### Task prompt
In the thread about extracting survey scores, rewrite the stretch from "10/10 Excellent. ****" through "and can assist?", changing "struggling" to "finding it hard".

### Text extract
Extracting Numerical values from a survey response

  • Hi,

    we have a text response system that stores ratings received from the public and stores the string value in a field in a database where it asks the public to rate the assistance received.

    I have been tasked to retrieve the scores and create a report.

    my problem is the responses received are not in a specific format.

    i have written many case statements etc etc to cater for this but the responses are so different that i am having issues.

    the text question is similar to: please rate the service received out of 10

    a few examples of responses are as follows:

    2 -> easy to extract value

    4 -> easy to extract value

    10/10 Excellent. **** guided me well through the process. -> returns a 1

    BROOKS NO SPC14060519047 GIVES **** **** 9 OUT OF 10 . -> returns a 1

    -5 (minus 5) -> done and returs -5

    9 NINE -> done returns 9

    five -> done returns 5

    as you can see the responses vary and i am struggling to accomplish the task which is due today.

    Does anyone have any ideas for me or have you by chance encountered this before and can assist?

    Thank you,

    Nevarda

  • Nevarda

    Have your text response system only accept whole numbers between 0 and 10. If customers want to provide comments and feedback as well, put that in a separate field. If that isn't possible, I think your only alternative is to have someone go through the responses one by one and manually extract the scores .

### Dataset excerpt
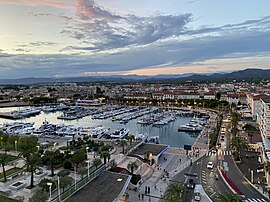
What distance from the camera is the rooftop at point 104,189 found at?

### Written answer
10/10 Excellent. **** guided me well through the process. -> returns a 1

    BROOKS NO SPC14060519047 GIVES **** **** 9 OUT OF 10 . -> returns a 1

    -5 (minus 5) -> done and returs -5

    9 NINE -> done returns 9

    five -> done returns 5

    as you can see the responses vary and i am finding it hard to accomplish the task which is due today.

    Does anyone have any ideas for me or have you by chance encountered this before and can assist?